- 10
Eugène Cuvelier 1837-1900
Description
- Eugène Cuvelier
- 'ROUTE EN CONSTRUCTION AU CARREFOUR DE L'EPINE À L'ALLÉE AUX VACHES'
Provenance
The collection of John Chandler Bancroft, Middletown, Rhode Island
Gustave J. S. White Co., Auctioneers, Newport, Rhode Island, 1989
Acquired from the above by a New England antiques dealer
To the present owners, 1989
Exhibited
Stuttgart, Staatsgalerie Stuttgart, Eugène Cuvelier oder Die Legende vom Wald, March - May 1997
Catalogue Note
Cuvelier did not shy away from showing man's destructive effect upon the forest of Fontainebleau. In this photograph, several mature trees have been felled to make way for a road in the northern part of the forest. Throughout the 1800s, a wide variety of timber was harvested from Fontainebleau, and this deforestation was a cause for alarm to artists, as was the scarring of the landscape caused by extensive quarrying of granite for cobblestones. The artist Théodore Rousseau was perhaps the loudest and most effective of the forest's defenders, and his painting, Tree Felling at Ile de Croissy (The Massacre of the Innocents) (Michel Schulman, Théodore Rousseau 1812 - 1867: Catalogue Raisonné de l'Oeuvre Peint, no. 278), started in 1847 but not completed, treats subject matter similar to the photograph offered here.
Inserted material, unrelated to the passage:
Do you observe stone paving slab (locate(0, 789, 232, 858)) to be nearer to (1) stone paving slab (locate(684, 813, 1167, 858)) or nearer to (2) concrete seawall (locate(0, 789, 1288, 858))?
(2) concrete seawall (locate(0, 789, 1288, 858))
It was through Rousseau's efforts that significant portions of the forest were exempted from logging. These preserves, including the old growth forests of Bas-Bréau, and the Gorges d'Apremont, remained in effect until World War II (Greg M. Thomas, Art and Ecology in Nineteenth-Century France: The Landscapes of Theodore Rousseau, p. 177).
Gauss does not account for this image, made from negative number 278, in her census.